Ni anti ni pro féministe

Ni anti ni pro féministe

Messagede Roro » 27 Nov 2010, 16:53

Salut,

Suite à une discussion autour du féminisme, une camarade m'a demandé ultérieurement de lui faire un texte sur la position que j'avais eut (et que j'ai toujours) et qui était : Je ne suis pas anti-féministe, mais je ne suis pas non plus pro-féministe. Donc je vous restistue en intégralité ma réponse, histoire d'engager le débat.


Je ne suis pas anti-féministe.

La raison principale est que je considère qu'il existe bien un système de domination particulier, le patriarcat, qui s'exerce sur et réprime les femmes (mais aussi les non-hétéros). Les femmes étant maintenues dans une infériorité sociale par rapport aux hommes à différents niveaux (tâches domestiques, éducation des enfants, remarques en tout genre les "remettant à leur place (sociale)", regards dans la rue ou ailleurs, infantilisation, etc, etc). Dès lors, il me semble "légitime" que les femmes s'organisent entre elles pour chercher l'ensemble des éléments propres à cette domination spécifique. Pour une raison somme toute simple : seul les dominé.e.s peuvent mettre des mots sur leur domination, du plus visible (viols et violences conjugales) au moins visible (regards, réflexions d'apparence anodines).

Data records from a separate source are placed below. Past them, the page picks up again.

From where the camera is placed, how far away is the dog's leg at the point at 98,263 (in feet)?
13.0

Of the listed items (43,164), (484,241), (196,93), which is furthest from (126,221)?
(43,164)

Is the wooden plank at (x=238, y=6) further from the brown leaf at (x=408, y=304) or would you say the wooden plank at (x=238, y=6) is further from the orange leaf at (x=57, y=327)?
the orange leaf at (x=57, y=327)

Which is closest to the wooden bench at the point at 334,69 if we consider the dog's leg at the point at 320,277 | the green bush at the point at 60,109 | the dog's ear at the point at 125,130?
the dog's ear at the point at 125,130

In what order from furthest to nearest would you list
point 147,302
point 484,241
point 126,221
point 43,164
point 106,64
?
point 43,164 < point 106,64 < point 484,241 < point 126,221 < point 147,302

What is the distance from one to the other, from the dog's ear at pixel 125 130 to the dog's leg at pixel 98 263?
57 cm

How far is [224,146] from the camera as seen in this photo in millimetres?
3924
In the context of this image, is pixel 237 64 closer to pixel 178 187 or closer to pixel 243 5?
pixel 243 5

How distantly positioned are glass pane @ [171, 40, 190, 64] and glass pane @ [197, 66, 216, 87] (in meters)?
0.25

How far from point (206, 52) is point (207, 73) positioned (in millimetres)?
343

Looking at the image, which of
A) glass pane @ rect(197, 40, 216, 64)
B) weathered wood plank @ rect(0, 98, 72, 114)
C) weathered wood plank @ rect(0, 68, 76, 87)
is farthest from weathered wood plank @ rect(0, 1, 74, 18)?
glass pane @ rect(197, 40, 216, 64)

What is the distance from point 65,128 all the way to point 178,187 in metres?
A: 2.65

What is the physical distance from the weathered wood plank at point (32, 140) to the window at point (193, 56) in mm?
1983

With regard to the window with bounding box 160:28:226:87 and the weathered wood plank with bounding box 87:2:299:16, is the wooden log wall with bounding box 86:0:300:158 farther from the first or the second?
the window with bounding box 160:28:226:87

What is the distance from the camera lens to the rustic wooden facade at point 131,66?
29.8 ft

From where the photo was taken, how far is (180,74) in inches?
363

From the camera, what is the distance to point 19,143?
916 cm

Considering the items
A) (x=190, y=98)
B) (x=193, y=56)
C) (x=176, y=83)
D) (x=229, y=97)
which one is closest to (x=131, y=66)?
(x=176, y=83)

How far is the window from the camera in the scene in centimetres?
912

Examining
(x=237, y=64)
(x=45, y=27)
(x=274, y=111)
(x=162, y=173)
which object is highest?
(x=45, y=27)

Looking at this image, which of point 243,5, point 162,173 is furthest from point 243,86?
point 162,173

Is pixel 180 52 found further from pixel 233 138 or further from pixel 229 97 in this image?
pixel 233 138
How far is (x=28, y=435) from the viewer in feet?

Cela marche aussi pour les personnes de couleurs et pour les LGBTI. Les mécanismes de domination ne sont pas les mêmes, bien qu'il y ait des points communs dans la domination des femmes et des LGBTI. Donc il y a une légitimité, voire une nécessité, à l'auto-organisation des dominé.e.s et ce quoiqu'en pense les dominant.e.s. Je n'ai donc, en tant qu'homme favorisé par le patriarcat, avec mes privilèges (jamais on ne me dira comme je dois m'habiller pour sortir dans la rue ni à quelle heure je dois rentrer par exemple), absolument aucun conseil à donner aux féministes et, tant que je considère que leur discours et leurs actes s'accordent à mes idées anarchistes d'une part, et ne remettent pas en cause mon orientation sexuelle d'autres part (la question de certaines féministes au sens large qui assimile le fait qu'un homme et qu'une femme sont "complémentaires"), alors en ces cas-là, je n'ai strictement rien à redire au travail des féministes.

J'ai encore moins de choses à leur dire par rapport à mon vécu qui, il y a quelques années et aujourd'hui encore était/est très lourd, voire chargé en terme de sexisme voire d'homophobie (hé oui...). Mais je préfére pas m'étendre sur ce sujet précis. C'est juste une raison supplémentaire, en plus de mes raisons politiques, de ne pas intervenir dans les luttes féministes même si je peux apporter mon soutien, tant que je ne marche pas sur leur plante-bandes. C'est leur lutte, non la mienne.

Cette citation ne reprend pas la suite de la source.